Prof. Brigitte Maria Bertele
... hat voller Spannung ihre Arbeit mit den Studierenden der HfMDK aufgenommen: „Ich freue mich auf den kreativen Raum an der HfMDK, auf den theoretischen Diskurs mit einer neuen Generation von Kunst- und Kulturschaffenden und insbesondere auf das praktische Erforschen und Erproben von klassischen, zeitgenössischen und zukunftsweisenden Spielweisen für Film und Theater“.
Nach ihrer Schauspielausbildung an der Spielstatt Ulm, dem GITIS in Moskau und dem Michael Chekhov Acting Studio NYC und anschließender mehrjähriger Bühnentätigkeit als Schauspielerin studierte Brigitte Maria Bertele Regie an der Filmakademie Ludwigsburg und der Universidad del Cine in Buenos Aires. Ihr Spielfilmdebüt „Nacht vor Augen“ feierte 2008 im Forum der Berlinale Premiere und wurde mit nationalen und internationalen Preisen ausgezeichnet. Seither hat sie Kino- und Fernsehfilme unterschiedlichster Genres realisiert, von Drama über True Crime und Comedy bis zu Literaturverfilmungen, Dokumentarfilmen und filmischen Essays. Ihre Arbeiten wurden auf Festivals aller Kontinente gezeigt und mit zahlreichen Preisen bedacht, u.a. dem großen Preis der Jury für die beste Regie des Festivals des Films du Monde in Montréal, dem Grimme-Preis, dem Preis der deutschen Filmkritik, dem first steps Award, dem Deutschen Kurzfilmpreis und anderen mehr. Parallel arbeitete sie als Regisseurin u.a. am Jungen Staatstheater Berlin und für freie Produktionen. 2020 entwickelte sie als Creatorin und Performerin in einem Künstlerinnenkollektiv die vom Fonds Darstellende Künste geförderte Produktion „R:AGE“.

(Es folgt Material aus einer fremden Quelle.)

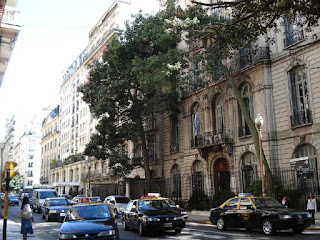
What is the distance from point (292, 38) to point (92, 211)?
723 inches

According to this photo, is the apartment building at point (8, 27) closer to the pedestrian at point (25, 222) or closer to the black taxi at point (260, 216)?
the pedestrian at point (25, 222)

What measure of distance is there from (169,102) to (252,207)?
18.9m

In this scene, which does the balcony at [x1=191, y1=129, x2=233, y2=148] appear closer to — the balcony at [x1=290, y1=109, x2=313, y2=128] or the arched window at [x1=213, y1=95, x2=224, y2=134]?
the arched window at [x1=213, y1=95, x2=224, y2=134]

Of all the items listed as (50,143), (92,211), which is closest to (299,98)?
(92,211)

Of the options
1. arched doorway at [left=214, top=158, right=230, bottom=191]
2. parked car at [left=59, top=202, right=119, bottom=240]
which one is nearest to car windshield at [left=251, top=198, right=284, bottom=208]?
parked car at [left=59, top=202, right=119, bottom=240]

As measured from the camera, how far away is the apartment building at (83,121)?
172 ft

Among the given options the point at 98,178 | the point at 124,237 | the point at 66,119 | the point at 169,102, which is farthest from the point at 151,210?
the point at 66,119

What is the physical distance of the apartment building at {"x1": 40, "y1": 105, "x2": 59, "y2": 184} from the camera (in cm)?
8481

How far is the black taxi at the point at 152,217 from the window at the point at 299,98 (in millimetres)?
11594

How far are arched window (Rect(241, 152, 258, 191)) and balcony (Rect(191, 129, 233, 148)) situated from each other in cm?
194

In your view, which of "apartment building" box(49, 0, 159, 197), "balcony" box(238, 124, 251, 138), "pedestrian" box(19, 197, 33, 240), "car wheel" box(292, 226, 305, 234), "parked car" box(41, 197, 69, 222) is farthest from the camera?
"apartment building" box(49, 0, 159, 197)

Prof. Marion Tiedtke, Ausbildungsdirektorin Schauspiel an der HfMDK
Nach ihrem abgeschlossenen Studium der Philosophie, Germanistik und Geschichte war Marion Tiedtke freie Mitarbeiterin beim Südwestfunk und Sender Freies Berlin, ab 1989 in festen Engagements am Theater: als Dramaturgie-Assistentin an der Schaubühne in Berlin, als Dramaturgin am Schiller Theater Berlin, Bremer Theater, Bayerischen Staatsschauspiel, Wiener Burgtheater und an den Münchner Kammerspielen.

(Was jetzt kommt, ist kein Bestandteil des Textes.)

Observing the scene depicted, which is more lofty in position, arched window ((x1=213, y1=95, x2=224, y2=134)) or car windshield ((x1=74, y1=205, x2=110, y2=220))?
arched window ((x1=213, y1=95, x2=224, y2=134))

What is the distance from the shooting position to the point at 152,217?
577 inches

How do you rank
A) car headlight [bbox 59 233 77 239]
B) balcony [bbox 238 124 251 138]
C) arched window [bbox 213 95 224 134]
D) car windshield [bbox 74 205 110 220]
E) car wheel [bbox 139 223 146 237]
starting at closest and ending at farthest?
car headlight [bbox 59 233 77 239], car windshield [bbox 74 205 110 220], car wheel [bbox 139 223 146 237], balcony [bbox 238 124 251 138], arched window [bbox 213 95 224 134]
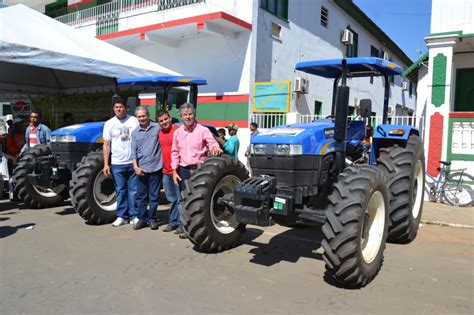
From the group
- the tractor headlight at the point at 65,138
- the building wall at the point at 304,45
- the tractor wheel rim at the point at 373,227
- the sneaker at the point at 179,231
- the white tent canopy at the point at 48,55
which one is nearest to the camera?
the tractor wheel rim at the point at 373,227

Ab 2001 unterrichtete sie zudem Stückanalyse, Theatergeschichte und Produktionsdramaturgie, zuerst an der Universität München im Studiengang Dramaturgie, dann an der Bayerischen Theaterakademie im Studiengang Regie. 2007 bis 2017 war sie Ausbildungsdirektorin für Schauspiel an der HfMDK. 2011 bis 2014 Dekanin für den Fachbereich Darstellende Kunst. 2017 bis 2020 Stellvertretende Intendantin und Chefdramaturgin am Schauspiel Frankfurt. 2020 nahm sie ihre Professur wieder auf und ist an der HfMDK Ausbildungsdirektorin für den Studiengang Schauspiel. Während ihrer Lehrtätigkeit war sie als Gastdramaturgin im Schauspiel am Thalia Theater und am Schauspielhaus Bochum tätig, in der Oper bei den Salzburger Festspielen, an der Nederlandse Opera Amsterdam, in London Covent Garten und der Bayerischen Staatsoper sowie in diesem Jahr an der Nationaloper Mannheim.
Als Mitglied der Akademie der Darstellenden Künste wirkte sie u.a. in Jurys wie den Gertrud-Eysoldt-Ring und den Faustpreis mit. Seit 2017 moderierte sie regelmäßig eine Redenreihe im Schauspiel Frankfurt (Denkraum) und ab 2020 am Haus am Dom Frankfurt (DenkArt. Ein partizipativer Diskursraum zu gesellschaftlichen Themen der Gegenwart).